> **Material**:
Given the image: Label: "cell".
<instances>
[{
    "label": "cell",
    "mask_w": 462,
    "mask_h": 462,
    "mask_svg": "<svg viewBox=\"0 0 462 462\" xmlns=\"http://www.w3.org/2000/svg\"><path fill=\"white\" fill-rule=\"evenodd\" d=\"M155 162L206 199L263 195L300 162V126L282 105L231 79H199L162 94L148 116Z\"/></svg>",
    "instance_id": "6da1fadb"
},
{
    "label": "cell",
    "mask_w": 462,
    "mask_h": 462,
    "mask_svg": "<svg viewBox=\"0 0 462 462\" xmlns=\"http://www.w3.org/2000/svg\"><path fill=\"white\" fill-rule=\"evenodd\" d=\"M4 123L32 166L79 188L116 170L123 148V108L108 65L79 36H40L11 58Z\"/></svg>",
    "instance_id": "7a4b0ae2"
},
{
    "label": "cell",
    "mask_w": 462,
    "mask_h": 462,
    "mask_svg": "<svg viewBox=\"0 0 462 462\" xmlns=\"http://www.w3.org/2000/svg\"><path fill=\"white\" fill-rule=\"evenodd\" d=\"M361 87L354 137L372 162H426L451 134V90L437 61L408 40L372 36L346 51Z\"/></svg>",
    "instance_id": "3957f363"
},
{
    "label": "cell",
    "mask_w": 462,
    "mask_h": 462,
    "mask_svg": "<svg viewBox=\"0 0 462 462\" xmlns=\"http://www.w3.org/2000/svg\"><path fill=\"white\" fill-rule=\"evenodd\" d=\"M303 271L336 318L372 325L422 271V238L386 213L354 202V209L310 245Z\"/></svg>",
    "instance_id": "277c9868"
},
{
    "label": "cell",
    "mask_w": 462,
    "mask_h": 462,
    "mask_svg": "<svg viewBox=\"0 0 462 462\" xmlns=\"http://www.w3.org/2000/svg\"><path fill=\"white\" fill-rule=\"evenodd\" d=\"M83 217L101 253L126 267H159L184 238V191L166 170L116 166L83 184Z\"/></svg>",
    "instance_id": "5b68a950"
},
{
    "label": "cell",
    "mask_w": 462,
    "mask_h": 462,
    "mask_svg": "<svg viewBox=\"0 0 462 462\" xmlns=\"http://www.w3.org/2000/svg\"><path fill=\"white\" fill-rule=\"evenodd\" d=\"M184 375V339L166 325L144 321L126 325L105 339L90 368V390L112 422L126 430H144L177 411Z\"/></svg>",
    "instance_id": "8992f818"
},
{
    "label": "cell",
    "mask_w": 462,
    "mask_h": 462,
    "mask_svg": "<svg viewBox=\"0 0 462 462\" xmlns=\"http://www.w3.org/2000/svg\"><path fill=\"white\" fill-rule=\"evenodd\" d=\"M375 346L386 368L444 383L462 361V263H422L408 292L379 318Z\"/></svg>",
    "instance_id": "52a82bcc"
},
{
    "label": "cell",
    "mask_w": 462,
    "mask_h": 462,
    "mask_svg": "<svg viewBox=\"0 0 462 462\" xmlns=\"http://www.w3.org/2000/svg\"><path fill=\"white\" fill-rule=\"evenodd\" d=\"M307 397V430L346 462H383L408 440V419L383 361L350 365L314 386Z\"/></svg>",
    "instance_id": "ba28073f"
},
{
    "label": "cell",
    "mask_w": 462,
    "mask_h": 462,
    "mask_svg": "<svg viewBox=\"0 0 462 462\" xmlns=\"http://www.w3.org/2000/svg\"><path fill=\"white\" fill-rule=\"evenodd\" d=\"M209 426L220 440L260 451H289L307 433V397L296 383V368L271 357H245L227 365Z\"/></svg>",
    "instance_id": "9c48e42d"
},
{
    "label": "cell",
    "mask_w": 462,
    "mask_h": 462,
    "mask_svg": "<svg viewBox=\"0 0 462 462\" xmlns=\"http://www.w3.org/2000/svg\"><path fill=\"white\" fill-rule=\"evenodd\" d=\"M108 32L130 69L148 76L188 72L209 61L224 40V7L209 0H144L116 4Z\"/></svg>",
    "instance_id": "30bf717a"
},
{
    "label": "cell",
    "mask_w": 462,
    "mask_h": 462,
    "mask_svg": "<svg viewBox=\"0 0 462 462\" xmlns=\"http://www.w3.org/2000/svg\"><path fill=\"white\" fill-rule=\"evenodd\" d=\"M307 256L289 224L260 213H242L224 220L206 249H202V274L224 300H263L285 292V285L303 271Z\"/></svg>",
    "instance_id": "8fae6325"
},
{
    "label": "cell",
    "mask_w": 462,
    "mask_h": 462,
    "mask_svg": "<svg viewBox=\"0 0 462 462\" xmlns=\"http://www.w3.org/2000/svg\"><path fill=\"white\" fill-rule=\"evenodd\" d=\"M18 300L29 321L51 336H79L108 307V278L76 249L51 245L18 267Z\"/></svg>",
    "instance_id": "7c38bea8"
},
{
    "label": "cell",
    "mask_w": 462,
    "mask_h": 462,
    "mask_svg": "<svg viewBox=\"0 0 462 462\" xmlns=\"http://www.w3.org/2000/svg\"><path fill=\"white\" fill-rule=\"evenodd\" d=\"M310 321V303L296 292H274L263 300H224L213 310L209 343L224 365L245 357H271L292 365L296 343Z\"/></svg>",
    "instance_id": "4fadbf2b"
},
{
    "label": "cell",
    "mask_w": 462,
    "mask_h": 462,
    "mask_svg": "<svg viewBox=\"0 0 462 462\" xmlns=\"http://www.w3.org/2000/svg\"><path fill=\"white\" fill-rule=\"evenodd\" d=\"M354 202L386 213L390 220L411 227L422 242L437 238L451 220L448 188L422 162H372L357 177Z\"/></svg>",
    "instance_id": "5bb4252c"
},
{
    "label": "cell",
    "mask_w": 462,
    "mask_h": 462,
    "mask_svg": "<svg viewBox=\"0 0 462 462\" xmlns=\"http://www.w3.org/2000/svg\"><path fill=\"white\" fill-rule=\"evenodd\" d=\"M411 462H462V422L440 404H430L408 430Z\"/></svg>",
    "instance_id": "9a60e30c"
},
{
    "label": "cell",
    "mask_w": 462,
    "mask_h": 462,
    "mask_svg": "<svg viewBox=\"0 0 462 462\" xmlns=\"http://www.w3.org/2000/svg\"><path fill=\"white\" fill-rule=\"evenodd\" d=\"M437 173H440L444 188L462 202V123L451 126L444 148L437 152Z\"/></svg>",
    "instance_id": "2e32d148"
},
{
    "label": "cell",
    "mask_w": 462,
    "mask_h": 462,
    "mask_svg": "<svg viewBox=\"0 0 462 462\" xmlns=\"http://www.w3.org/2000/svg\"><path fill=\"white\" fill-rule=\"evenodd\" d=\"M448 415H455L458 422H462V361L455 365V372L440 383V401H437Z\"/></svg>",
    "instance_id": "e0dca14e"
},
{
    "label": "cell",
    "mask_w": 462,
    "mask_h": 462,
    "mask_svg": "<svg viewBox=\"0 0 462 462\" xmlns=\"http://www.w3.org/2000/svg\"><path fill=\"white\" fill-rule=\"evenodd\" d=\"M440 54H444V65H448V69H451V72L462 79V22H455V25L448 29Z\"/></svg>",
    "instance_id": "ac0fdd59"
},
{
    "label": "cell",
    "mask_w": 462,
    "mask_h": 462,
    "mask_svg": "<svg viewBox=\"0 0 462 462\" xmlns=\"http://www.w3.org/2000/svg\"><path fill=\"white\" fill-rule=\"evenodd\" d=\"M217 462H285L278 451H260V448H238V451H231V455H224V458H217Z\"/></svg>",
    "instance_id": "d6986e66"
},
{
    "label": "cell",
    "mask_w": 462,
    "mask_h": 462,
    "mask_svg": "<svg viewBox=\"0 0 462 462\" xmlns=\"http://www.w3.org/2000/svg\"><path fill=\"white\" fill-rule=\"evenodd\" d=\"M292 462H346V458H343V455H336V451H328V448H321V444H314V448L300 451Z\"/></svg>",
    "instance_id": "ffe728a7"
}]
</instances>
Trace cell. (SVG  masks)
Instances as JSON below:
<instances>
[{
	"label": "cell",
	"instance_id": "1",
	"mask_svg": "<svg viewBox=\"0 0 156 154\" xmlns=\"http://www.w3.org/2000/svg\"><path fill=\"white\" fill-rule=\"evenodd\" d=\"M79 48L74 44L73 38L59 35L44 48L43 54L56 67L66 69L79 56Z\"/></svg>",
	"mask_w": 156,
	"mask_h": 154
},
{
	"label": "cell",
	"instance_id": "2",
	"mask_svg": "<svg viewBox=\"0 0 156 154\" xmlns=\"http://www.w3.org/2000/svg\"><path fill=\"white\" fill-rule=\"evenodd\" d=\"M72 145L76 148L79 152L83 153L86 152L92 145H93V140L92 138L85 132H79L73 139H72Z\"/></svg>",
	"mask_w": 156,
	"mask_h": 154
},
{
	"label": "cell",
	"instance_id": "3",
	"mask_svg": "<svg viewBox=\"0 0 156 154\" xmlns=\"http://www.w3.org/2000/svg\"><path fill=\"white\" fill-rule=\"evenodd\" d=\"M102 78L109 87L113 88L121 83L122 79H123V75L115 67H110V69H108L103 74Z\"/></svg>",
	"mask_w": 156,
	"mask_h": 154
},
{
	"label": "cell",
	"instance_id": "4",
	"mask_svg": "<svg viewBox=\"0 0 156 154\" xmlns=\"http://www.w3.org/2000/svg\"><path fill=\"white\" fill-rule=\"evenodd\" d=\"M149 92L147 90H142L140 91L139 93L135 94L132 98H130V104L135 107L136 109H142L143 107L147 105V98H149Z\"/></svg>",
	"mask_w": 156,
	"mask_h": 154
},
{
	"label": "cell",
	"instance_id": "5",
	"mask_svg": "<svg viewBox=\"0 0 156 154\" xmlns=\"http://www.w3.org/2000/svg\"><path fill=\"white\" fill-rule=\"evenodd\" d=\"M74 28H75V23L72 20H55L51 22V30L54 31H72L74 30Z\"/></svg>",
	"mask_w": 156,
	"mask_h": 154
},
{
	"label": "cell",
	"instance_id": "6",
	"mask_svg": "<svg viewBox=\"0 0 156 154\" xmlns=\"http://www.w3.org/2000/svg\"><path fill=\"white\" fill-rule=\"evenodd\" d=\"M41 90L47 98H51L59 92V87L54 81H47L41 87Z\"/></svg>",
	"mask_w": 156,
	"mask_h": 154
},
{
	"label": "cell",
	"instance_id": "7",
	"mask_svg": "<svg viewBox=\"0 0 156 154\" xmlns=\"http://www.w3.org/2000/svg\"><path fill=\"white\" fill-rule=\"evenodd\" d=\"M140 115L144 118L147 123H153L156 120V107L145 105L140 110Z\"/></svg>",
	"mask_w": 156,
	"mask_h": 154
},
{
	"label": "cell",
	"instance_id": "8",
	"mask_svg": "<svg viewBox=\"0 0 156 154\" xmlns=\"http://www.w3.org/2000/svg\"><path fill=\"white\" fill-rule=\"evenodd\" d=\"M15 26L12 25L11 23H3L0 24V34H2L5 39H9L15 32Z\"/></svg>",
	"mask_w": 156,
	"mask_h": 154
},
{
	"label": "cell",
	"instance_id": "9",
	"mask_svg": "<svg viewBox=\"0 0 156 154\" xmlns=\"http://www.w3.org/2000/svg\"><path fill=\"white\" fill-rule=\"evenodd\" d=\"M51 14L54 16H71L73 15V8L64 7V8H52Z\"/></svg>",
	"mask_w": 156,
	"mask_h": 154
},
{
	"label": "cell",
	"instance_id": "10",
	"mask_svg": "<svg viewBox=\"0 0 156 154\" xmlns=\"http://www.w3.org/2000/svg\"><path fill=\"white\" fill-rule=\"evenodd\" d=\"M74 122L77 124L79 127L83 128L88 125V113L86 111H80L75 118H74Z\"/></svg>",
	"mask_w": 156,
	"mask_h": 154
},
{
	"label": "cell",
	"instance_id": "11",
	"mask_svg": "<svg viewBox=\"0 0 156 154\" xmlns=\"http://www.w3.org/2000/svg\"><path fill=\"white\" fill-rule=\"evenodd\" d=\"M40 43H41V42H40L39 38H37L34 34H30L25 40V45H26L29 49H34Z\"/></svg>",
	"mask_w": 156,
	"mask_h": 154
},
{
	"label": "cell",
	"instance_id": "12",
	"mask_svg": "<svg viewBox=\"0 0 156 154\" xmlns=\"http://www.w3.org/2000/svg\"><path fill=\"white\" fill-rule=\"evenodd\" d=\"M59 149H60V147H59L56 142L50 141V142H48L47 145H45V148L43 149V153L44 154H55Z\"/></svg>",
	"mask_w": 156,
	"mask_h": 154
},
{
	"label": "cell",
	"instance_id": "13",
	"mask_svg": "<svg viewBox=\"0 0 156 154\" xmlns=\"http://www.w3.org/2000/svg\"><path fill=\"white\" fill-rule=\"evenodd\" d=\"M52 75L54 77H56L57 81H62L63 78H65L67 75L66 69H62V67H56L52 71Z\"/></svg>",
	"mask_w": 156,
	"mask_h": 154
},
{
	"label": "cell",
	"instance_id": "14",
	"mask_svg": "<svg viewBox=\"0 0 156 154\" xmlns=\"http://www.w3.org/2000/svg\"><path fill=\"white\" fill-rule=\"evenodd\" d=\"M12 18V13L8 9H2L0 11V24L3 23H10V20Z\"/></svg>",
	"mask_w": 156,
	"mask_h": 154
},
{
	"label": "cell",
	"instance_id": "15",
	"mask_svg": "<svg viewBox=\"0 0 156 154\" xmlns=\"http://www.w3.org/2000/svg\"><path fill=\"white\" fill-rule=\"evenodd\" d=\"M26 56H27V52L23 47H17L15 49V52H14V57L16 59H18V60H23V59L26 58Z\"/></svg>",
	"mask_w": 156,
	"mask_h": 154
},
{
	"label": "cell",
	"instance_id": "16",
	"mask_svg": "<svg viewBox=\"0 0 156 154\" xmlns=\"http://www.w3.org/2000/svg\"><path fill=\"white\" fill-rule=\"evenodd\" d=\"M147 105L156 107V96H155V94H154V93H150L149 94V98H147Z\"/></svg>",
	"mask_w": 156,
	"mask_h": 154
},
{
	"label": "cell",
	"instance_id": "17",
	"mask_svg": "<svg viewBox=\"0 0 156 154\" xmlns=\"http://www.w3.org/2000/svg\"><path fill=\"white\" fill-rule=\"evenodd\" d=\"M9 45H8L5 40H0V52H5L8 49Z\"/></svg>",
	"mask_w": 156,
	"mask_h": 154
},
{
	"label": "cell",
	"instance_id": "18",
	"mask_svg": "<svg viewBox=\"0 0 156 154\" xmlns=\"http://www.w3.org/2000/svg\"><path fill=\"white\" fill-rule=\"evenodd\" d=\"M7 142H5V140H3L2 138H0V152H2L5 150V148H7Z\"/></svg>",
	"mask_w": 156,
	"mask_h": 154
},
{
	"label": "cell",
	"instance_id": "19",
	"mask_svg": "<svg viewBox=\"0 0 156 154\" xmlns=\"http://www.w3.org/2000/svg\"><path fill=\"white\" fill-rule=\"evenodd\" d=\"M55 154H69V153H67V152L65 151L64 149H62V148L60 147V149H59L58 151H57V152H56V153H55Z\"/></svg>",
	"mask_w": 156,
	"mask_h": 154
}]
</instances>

> **Your goal**: Reproduce the data above verbatim, from its first line up to and including the line that contains "162L206 199L263 195L300".

> **Final result**:
Given the image: Label: "cell".
<instances>
[{
    "label": "cell",
    "mask_w": 462,
    "mask_h": 462,
    "mask_svg": "<svg viewBox=\"0 0 462 462\" xmlns=\"http://www.w3.org/2000/svg\"><path fill=\"white\" fill-rule=\"evenodd\" d=\"M155 162L206 199L263 195L300 162V126L282 105L231 79H199L162 94L148 116Z\"/></svg>",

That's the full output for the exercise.